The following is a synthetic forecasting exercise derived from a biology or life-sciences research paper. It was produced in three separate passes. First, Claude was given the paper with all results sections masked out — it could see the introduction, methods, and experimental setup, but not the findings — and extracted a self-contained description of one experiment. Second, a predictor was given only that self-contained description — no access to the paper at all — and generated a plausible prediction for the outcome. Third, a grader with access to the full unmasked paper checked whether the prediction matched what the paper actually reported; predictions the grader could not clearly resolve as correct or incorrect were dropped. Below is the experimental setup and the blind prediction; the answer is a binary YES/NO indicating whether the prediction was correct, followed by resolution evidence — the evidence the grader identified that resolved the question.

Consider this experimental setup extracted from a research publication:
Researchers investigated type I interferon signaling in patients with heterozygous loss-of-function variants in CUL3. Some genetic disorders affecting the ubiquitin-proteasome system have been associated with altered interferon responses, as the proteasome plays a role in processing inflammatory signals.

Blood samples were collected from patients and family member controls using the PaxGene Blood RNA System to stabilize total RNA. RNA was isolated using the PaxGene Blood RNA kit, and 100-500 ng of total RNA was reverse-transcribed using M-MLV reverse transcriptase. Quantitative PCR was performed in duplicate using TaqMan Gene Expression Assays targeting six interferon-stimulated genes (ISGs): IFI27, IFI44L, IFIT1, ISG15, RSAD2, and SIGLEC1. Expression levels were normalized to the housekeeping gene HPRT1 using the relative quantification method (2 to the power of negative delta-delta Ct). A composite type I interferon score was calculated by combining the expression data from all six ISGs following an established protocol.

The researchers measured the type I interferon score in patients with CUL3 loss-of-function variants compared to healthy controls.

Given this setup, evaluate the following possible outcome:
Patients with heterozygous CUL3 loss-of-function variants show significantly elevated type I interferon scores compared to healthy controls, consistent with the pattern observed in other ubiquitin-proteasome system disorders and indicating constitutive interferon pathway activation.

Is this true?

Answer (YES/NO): NO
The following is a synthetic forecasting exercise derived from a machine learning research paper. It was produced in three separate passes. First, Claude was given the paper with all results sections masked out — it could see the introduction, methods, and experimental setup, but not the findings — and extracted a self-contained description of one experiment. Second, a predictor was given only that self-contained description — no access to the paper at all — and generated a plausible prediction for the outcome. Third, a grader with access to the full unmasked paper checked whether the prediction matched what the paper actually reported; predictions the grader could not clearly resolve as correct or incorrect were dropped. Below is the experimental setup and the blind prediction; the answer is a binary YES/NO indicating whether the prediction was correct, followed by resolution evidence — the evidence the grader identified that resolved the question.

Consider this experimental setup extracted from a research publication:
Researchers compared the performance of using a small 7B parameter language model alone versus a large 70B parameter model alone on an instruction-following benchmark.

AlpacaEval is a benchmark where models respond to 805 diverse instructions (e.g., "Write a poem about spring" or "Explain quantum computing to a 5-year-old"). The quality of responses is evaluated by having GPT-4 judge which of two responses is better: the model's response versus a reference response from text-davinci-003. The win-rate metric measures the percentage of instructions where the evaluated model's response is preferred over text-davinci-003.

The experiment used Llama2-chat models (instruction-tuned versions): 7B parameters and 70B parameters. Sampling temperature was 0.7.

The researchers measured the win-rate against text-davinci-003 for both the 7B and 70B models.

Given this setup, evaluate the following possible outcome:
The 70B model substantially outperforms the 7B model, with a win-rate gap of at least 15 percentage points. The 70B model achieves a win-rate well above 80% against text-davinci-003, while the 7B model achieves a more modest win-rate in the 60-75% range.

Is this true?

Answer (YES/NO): NO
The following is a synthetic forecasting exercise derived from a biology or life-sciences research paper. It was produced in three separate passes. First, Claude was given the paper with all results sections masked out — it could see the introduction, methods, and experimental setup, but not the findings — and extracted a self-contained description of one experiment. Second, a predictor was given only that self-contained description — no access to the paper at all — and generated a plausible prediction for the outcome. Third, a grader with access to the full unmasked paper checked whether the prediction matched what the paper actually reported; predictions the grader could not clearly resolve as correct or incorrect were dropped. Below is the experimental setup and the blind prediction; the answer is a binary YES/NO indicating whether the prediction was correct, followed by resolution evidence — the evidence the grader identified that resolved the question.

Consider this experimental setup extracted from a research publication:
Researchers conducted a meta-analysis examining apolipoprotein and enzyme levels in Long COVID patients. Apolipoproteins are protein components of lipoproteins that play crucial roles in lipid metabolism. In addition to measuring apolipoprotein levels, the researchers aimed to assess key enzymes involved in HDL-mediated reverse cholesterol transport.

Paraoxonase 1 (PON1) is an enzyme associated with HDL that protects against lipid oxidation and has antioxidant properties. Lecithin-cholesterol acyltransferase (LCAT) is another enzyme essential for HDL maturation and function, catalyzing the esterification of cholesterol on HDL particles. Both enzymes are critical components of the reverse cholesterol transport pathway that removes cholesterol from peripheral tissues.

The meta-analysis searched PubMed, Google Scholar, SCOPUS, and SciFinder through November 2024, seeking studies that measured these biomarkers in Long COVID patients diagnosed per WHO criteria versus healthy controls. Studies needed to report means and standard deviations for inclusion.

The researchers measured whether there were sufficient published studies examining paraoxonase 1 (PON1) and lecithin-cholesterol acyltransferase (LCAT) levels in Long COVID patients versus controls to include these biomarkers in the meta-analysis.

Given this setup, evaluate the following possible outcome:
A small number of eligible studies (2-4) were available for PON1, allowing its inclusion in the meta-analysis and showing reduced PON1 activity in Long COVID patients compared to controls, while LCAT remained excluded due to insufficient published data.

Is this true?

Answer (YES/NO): NO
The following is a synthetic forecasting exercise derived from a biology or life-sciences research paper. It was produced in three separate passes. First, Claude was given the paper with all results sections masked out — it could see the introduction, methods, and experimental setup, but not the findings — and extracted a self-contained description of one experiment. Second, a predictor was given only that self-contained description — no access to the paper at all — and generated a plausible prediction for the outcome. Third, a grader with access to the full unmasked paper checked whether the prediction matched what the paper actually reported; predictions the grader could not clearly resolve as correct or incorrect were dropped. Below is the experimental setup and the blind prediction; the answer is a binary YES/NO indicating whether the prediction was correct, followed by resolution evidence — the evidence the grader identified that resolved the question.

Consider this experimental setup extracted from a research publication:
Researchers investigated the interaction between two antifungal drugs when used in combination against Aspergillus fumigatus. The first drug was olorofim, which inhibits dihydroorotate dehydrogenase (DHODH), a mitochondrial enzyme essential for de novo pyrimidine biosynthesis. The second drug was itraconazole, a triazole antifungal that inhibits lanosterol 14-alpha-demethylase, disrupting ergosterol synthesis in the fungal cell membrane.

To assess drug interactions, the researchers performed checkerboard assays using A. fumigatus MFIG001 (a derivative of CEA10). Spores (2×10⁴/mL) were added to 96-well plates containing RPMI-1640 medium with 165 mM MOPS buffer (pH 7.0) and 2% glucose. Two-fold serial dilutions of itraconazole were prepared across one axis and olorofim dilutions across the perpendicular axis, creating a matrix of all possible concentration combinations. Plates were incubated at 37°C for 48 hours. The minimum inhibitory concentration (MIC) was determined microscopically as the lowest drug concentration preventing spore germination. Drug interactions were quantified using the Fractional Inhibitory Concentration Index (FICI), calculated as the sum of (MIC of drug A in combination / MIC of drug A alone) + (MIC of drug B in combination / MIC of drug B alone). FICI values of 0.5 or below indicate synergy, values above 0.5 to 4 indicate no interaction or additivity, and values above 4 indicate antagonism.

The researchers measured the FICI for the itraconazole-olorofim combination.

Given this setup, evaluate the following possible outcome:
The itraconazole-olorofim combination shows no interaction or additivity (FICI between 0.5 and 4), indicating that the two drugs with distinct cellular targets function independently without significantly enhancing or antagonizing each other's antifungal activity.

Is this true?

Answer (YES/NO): NO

**About this task**
All of the records above should be repeated exactly.

**Task output**
The following is a synthetic forecasting exercise derived from a biology or life-sciences research paper. It was produced in three separate passes. First, Claude was given the paper with all results sections masked out — it could see the introduction, methods, and experimental setup, but not the findings — and extracted a self-contained description of one experiment. Second, a predictor was given only that self-contained description — no access to the paper at all — and generated a plausible prediction for the outcome. Third, a grader with access to the full unmasked paper checked whether the prediction matched what the paper actually reported; predictions the grader could not clearly resolve as correct or incorrect were dropped. Below is the experimental setup and the blind prediction; the answer is a binary YES/NO indicating whether the prediction was correct, followed by resolution evidence — the evidence the grader identified that resolved the question.

Consider this experimental setup extracted from a research publication:
Researchers investigated type I interferon signaling in patients with heterozygous loss-of-function variants in CUL3. Some genetic disorders affecting the ubiquitin-proteasome system have been associated with altered interferon responses, as the proteasome plays a role in processing inflammatory signals.

Blood samples were collected from patients and family member controls using the PaxGene Blood RNA System to stabilize total RNA. RNA was isolated using the PaxGene Blood RNA kit, and 100-500 ng of total RNA was reverse-transcribed using M-MLV reverse transcriptase. Quantitative PCR was performed in duplicate using TaqMan Gene Expression Assays targeting six interferon-stimulated genes (ISGs): IFI27, IFI44L, IFIT1, ISG15, RSAD2, and SIGLEC1. Expression levels were normalized to the housekeeping gene HPRT1 using the relative quantification method (2 to the power of negative delta-delta Ct). A composite type I interferon score was calculated by combining the expression data from all six ISGs following an established protocol.

The researchers measured the type I interferon score in patients with CUL3 loss-of-function variants compared to healthy controls.

Given this setup, evaluate the following possible outcome:
Patients with heterozygous CUL3 loss-of-function variants show significantly elevated type I interferon scores compared to healthy controls, consistent with the pattern observed in other ubiquitin-proteasome system disorders and indicating constitutive interferon pathway activation.

Is this true?

Answer (YES/NO): NO
The following is a synthetic forecasting exercise derived from a machine learning research paper. It was produced in three separate passes. First, Claude was given the paper with all results sections masked out — it could see the introduction, methods, and experimental setup, but not the findings — and extracted a self-contained description of one experiment. Second, a predictor was given only that self-contained description — no access to the paper at all — and generated a plausible prediction for the outcome. Third, a grader with access to the full unmasked paper checked whether the prediction matched what the paper actually reported; predictions the grader could not clearly resolve as correct or incorrect were dropped. Below is the experimental setup and the blind prediction; the answer is a binary YES/NO indicating whether the prediction was correct, followed by resolution evidence — the evidence the grader identified that resolved the question.

Consider this experimental setup extracted from a research publication:
Researchers compared the performance of using a small 7B parameter language model alone versus a large 70B parameter model alone on an instruction-following benchmark.

AlpacaEval is a benchmark where models respond to 805 diverse instructions (e.g., "Write a poem about spring" or "Explain quantum computing to a 5-year-old"). The quality of responses is evaluated by having GPT-4 judge which of two responses is better: the model's response versus a reference response from text-davinci-003. The win-rate metric measures the percentage of instructions where the evaluated model's response is preferred over text-davinci-003.

The experiment used Llama2-chat models (instruction-tuned versions): 7B parameters and 70B parameters. Sampling temperature was 0.7.

The researchers measured the win-rate against text-davinci-003 for both the 7B and 70B models.

Given this setup, evaluate the following possible outcome:
The 70B model substantially outperforms the 7B model, with a win-rate gap of at least 15 percentage points. The 70B model achieves a win-rate well above 80% against text-davinci-003, while the 7B model achieves a more modest win-rate in the 60-75% range.

Is this true?

Answer (YES/NO): NO
The following is a synthetic forecasting exercise derived from a biology or life-sciences research paper. It was produced in three separate passes. First, Claude was given the paper with all results sections masked out — it could see the introduction, methods, and experimental setup, but not the findings — and extracted a self-contained description of one experiment. Second, a predictor was given only that self-contained description — no access to the paper at all — and generated a plausible prediction for the outcome. Third, a grader with access to the full unmasked paper checked whether the prediction matched what the paper actually reported; predictions the grader could not clearly resolve as correct or incorrect were dropped. Below is the experimental setup and the blind prediction; the answer is a binary YES/NO indicating whether the prediction was correct, followed by resolution evidence — the evidence the grader identified that resolved the question.

Consider this experimental setup extracted from a research publication:
Researchers conducted a meta-analysis examining apolipoprotein and enzyme levels in Long COVID patients. Apolipoproteins are protein components of lipoproteins that play crucial roles in lipid metabolism. In addition to measuring apolipoprotein levels, the researchers aimed to assess key enzymes involved in HDL-mediated reverse cholesterol transport.

Paraoxonase 1 (PON1) is an enzyme associated with HDL that protects against lipid oxidation and has antioxidant properties. Lecithin-cholesterol acyltransferase (LCAT) is another enzyme essential for HDL maturation and function, catalyzing the esterification of cholesterol on HDL particles. Both enzymes are critical components of the reverse cholesterol transport pathway that removes cholesterol from peripheral tissues.

The meta-analysis searched PubMed, Google Scholar, SCOPUS, and SciFinder through November 2024, seeking studies that measured these biomarkers in Long COVID patients diagnosed per WHO criteria versus healthy controls. Studies needed to report means and standard deviations for inclusion.

The researchers measured whether there were sufficient published studies examining paraoxonase 1 (PON1) and lecithin-cholesterol acyltransferase (LCAT) levels in Long COVID patients versus controls to include these biomarkers in the meta-analysis.

Given this setup, evaluate the following possible outcome:
A small number of eligible studies (2-4) were available for PON1, allowing its inclusion in the meta-analysis and showing reduced PON1 activity in Long COVID patients compared to controls, while LCAT remained excluded due to insufficient published data.

Is this true?

Answer (YES/NO): NO
The following is a synthetic forecasting exercise derived from a biology or life-sciences research paper. It was produced in three separate passes. First, Claude was given the paper with all results sections masked out — it could see the introduction, methods, and experimental setup, but not the findings — and extracted a self-contained description of one experiment. Second, a predictor was given only that self-contained description — no access to the paper at all — and generated a plausible prediction for the outcome. Third, a grader with access to the full unmasked paper checked whether the prediction matched what the paper actually reported; predictions the grader could not clearly resolve as correct or incorrect were dropped. Below is the experimental setup and the blind prediction; the answer is a binary YES/NO indicating whether the prediction was correct, followed by resolution evidence — the evidence the grader identified that resolved the question.

Consider this experimental setup extracted from a research publication:
Researchers investigated the interaction between two antifungal drugs when used in combination against Aspergillus fumigatus. The first drug was olorofim, which inhibits dihydroorotate dehydrogenase (DHODH), a mitochondrial enzyme essential for de novo pyrimidine biosynthesis. The second drug was itraconazole, a triazole antifungal that inhibits lanosterol 14-alpha-demethylase, disrupting ergosterol synthesis in the fungal cell membrane.

To assess drug interactions, the researchers performed checkerboard assays using A. fumigatus MFIG001 (a derivative of CEA10). Spores (2×10⁴/mL) were added to 96-well plates containing RPMI-1640 medium with 165 mM MOPS buffer (pH 7.0) and 2% glucose. Two-fold serial dilutions of itraconazole were prepared across one axis and olorofim dilutions across the perpendicular axis, creating a matrix of all possible concentration combinations. Plates were incubated at 37°C for 48 hours. The minimum inhibitory concentration (MIC) was determined microscopically as the lowest drug concentration preventing spore germination. Drug interactions were quantified using the Fractional Inhibitory Concentration Index (FICI), calculated as the sum of (MIC of drug A in combination / MIC of drug A alone) + (MIC of drug B in combination / MIC of drug B alone). FICI values of 0.5 or below indicate synergy, values above 0.5 to 4 indicate no interaction or additivity, and values above 4 indicate antagonism.

The researchers measured the FICI for the itraconazole-olorofim combination.

Given this setup, evaluate the following possible outcome:
The itraconazole-olorofim combination shows no interaction or additivity (FICI between 0.5 and 4), indicating that the two drugs with distinct cellular targets function independently without significantly enhancing or antagonizing each other's antifungal activity.

Is this true?

Answer (YES/NO): NO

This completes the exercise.